(SHORT EXERCISE A)
Print verbatim the portion of the records below that begins with the line containing "What is the measured distance" and continues through the final line of the records.

South Stream Lite – chances and consequences

South Stream Lite – chances and consequences

South Stream Lite

The fate of two key elements of Russia’s energy ‘streams’ strategy – the Nord and Turkish streams – will be decided this fall. The Damocles sword is hovering above both, and at any moment the U.S. government could impose sanctions that would immediately terminate both projects.


Although such a scenario is probable, it is by no means certain.


President Trump remained deliberately vague on the imminence of the sanctions during his recent press conference at the White House with Polish President Duda.


US Secretary of Energy Rick Perry recently visited Moscow and, among various topics, discussed the sanctions options with his Russian counterpart as part of a broader, more positive package. Both Nord and Turkish Stream have reached a decisive stage, where action is desperately needed.


The only specific mention in recent U.S.-EU energy dialogue is that the U.S. is “working with the EU to end LNG imports from Russia”, i.e. only Novatek’s LNG Yamal terminal could be affected, not Gazprom.

(DATASET EXTRACT)
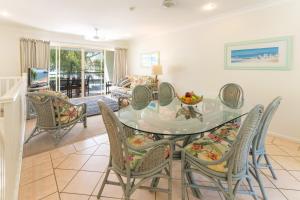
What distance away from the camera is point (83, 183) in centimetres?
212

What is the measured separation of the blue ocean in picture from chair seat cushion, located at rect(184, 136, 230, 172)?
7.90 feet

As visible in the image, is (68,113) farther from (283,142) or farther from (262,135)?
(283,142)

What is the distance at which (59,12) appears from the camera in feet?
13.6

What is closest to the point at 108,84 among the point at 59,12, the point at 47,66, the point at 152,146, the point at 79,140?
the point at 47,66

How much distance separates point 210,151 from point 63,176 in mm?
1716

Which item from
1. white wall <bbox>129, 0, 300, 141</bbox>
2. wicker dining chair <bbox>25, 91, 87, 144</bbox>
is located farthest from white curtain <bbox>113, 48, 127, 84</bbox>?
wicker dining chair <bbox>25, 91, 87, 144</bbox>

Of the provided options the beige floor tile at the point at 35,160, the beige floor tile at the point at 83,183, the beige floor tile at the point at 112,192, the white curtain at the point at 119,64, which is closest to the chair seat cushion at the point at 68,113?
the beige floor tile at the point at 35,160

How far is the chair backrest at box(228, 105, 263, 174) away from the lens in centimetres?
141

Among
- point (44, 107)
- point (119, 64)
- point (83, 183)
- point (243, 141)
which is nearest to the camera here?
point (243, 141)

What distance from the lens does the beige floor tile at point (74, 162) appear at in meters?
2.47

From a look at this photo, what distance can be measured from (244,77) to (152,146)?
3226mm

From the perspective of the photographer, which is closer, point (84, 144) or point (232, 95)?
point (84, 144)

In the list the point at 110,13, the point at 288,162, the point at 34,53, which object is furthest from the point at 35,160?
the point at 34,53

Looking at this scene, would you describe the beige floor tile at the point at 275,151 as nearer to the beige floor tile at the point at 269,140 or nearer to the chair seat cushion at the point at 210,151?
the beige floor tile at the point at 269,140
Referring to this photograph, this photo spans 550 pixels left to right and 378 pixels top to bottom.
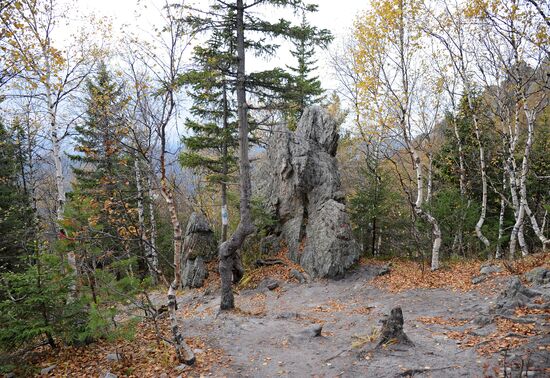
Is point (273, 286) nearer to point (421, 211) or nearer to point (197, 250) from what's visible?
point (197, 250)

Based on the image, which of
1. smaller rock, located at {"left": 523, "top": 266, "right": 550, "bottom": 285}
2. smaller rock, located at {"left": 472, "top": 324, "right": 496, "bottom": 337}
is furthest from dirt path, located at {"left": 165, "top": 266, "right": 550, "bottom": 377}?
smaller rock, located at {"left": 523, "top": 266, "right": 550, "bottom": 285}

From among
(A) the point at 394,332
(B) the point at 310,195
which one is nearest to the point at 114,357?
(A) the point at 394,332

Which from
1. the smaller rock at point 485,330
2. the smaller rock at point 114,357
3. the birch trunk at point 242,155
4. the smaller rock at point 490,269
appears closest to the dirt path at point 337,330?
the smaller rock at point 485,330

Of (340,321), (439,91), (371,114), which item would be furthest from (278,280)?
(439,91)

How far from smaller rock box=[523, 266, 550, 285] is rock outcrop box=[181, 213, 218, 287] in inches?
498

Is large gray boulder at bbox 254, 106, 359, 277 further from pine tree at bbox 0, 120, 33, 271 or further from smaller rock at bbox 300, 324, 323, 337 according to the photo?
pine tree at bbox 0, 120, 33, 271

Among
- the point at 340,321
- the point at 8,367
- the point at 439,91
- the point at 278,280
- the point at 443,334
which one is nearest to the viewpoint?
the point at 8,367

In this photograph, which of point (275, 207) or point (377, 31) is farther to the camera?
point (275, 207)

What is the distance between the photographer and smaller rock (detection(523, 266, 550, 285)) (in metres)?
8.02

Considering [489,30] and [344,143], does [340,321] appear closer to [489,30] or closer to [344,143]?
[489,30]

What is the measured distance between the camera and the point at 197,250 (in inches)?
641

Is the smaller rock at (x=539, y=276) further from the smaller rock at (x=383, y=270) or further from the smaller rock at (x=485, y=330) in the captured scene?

(SHORT EXERCISE B)
Output verbatim the portion of the article on South Stream Lite that begins with the words "The only specific" and ends with "affected, not Gazprom.".

(CORRECT ANSWER A)
What is the measured distance between the camera and the point at 197,250 (in inches)?
641

Is the smaller rock at (x=539, y=276) further from the smaller rock at (x=383, y=270) or further from the smaller rock at (x=485, y=330) in the captured scene?

(CORRECT ANSWER B)
The only specific mention in recent U.S.-EU energy dialogue is that the U.S. is “working with the EU to end LNG imports from Russia”, i.e. only Novatek’s LNG Yamal terminal could be affected, not Gazprom.